Travail à faire:
#1 Comptez les lignes des entrées qui contiennent la chaîne « blue », en tenant compte de la casse, et donnez seulement ce nombre.
#2 Poursuivez, s'il vous plaît, le texte sur le Village Saint-Paul après sa dernière phrase.

Texte fourni:
==============================
Paris : Village Saint-Paul, renouveau d'un pittoresque ensemble architectural du Marais, cadre entièrement restauré où s'épanouissent galeries d'art et antiquaires - IVème

 


Le Village Saint-Paul, pittoresque dédale de courettes pavées et de ruelles intérieures, séduit, depuis son inauguration au début des années 1980, les touristes du monde entier et les Américains en particulier. Ce réseau discret de galeries d’art et boutiques d’antiquités, accessible depuis les passages sous porche depuis les rues Saint-Paul, des Jardins-Saint-Paul, de l’Ave Maria, Charlemagne, est devenu le rendez-vous incontournable des collectionneurs. Au cœur du Marais historique, sa renommée dépasse largement les frontières. Pourtant longtemps boudé par les Parisiens eux-mêmes, le Village Saint-Paul annonce aujourd’hui sa renaissance après un vaste chantier de trois ans et demi. Plus vert, plus écologique, plus beau, il se tourne désormais résolument vers les riverains. Les commerces de bouche, épiceries, restaurants participent de la diversification des propositions. L’attractivité renouvelée touche désormais un public local et non plus seulement les visiteurs étrangers de passage. Galeries d’art, atelier de céramiques, bijouterie, antiquaires, librairie consacrée aux livres anciens, boutiques de décoration et de mobilier, échoppes de prêt-à-porter perpétuent la tradition. Sept petits espaces de 25m2 restent à pourvoir. Demeure la grande interrogation concernant la coexistence des nouveaux commerces et des riverains. La question de l’animation en soirée se pose.
==============================
Entrées présentées:
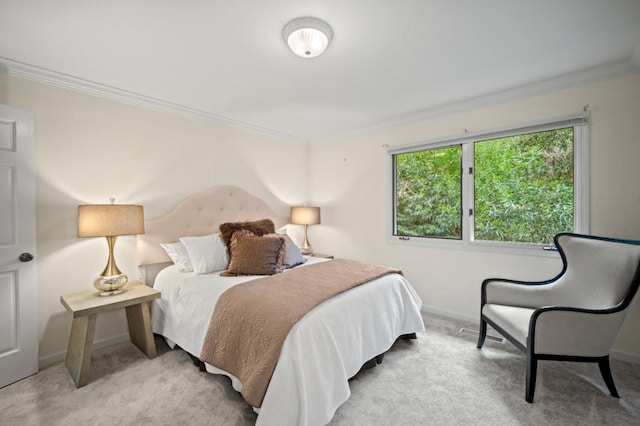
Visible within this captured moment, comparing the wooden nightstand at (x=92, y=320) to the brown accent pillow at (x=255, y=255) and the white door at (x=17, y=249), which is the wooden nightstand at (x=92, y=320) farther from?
the brown accent pillow at (x=255, y=255)

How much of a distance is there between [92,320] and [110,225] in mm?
713

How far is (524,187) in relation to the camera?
9.23 ft

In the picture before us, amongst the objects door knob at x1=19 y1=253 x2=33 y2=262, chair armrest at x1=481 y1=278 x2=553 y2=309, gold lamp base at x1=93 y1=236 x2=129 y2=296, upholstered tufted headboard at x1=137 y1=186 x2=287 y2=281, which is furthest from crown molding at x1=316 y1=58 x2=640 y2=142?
door knob at x1=19 y1=253 x2=33 y2=262

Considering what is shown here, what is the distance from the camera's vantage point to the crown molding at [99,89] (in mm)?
2189

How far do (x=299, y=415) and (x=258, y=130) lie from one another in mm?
3343

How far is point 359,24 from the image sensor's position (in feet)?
5.78

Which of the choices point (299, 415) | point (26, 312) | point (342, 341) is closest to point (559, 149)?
point (342, 341)

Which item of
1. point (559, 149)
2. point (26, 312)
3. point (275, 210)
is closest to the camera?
point (26, 312)

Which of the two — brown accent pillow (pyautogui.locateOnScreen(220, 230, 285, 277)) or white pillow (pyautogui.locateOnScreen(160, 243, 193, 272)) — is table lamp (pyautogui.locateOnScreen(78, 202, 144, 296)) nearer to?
white pillow (pyautogui.locateOnScreen(160, 243, 193, 272))

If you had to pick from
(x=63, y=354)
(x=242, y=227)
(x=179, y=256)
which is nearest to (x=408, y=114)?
(x=242, y=227)

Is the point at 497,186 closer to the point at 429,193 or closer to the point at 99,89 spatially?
the point at 429,193

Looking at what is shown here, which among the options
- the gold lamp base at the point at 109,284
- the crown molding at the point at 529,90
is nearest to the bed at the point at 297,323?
the gold lamp base at the point at 109,284

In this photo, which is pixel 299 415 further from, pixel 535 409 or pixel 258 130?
pixel 258 130

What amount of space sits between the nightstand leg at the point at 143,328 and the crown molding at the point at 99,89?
1941mm
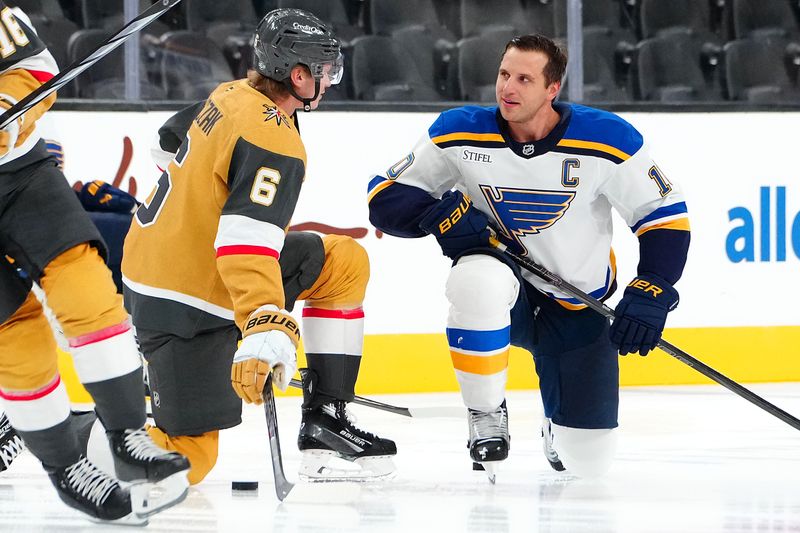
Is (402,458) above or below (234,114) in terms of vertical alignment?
below

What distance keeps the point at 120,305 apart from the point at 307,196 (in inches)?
83.9

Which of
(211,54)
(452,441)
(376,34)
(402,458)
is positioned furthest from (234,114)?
(376,34)

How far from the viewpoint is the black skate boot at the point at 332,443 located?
2.41 m

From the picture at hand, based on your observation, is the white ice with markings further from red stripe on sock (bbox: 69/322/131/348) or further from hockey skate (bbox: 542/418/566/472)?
red stripe on sock (bbox: 69/322/131/348)

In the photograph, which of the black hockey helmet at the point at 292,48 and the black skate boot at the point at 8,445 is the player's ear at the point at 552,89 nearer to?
the black hockey helmet at the point at 292,48

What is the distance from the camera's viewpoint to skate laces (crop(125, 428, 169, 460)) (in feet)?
6.27

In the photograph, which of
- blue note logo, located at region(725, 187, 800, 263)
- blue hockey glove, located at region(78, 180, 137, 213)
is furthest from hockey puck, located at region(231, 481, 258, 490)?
blue note logo, located at region(725, 187, 800, 263)

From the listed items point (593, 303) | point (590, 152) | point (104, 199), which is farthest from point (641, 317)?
point (104, 199)

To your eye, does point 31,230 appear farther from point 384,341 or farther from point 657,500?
point 384,341

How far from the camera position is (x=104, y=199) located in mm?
3180

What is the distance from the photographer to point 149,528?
2033mm

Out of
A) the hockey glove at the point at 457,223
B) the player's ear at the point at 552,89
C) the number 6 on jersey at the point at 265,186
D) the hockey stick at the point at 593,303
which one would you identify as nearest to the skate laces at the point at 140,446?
the number 6 on jersey at the point at 265,186

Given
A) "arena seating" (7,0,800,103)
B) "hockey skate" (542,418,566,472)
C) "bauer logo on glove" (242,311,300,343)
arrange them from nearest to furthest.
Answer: "bauer logo on glove" (242,311,300,343)
"hockey skate" (542,418,566,472)
"arena seating" (7,0,800,103)

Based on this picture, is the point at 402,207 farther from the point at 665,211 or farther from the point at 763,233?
the point at 763,233
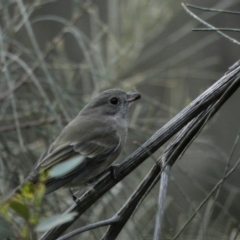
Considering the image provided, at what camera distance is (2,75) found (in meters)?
==============================
Réponses par tâche:
#1 3

#2
Le Village Saint-Paul tel qu’il existe aujourd’hui est une pure création des années 1970-80. Il se déploie sur les terrains des anciens jardins de la résidence royale de Charles V (1338-1380), l’hôtel Saint-Pol. L’ensemble est édifié au XIVème siècle. Le 22 février 1358, Etienne Marcel, le prévôt des marchands, mène une émeute populaire. A la tête d’une foule agitée, il pénètre dans le Palais royal de la Cité pour demander des comptes au roi. Le futur Charles V, qui sera couronné en 1364, encore dauphin mais qui gouverne durant l’absence de son père, est marqué par l’incident au point de souhaiter emménager ailleurs. Devenu souverain, il s’installe dans son nouveau domaine de l’Hôtel Saint-Pol, alternant avec le Louvre et le château de Vincennes. Par ce changement de résidence, il matérialise la séparation des pouvoirs, entre gouvernement et administration. 

Dès la fin du règne de François Ier, l’hôtel Saint-Pol fait pourtant l’objet d’un certain désamour de la part de la couronne. Au décès d’Henri II en 1559, Charles VII s’installe définitivement au Louvre. Le domaine du Marais est peu à peu démantelé. L’actuel Village Saint Paul se compose de bâtiments édifiés entre le XVIème et le XVIIIème siècles. L’ensemble homogène a pu être préservé grâce à la loi Malraux promulguée en 1962, laquelle a permis de placer le Marais sous la protection du statut de Secteur sauvegardé.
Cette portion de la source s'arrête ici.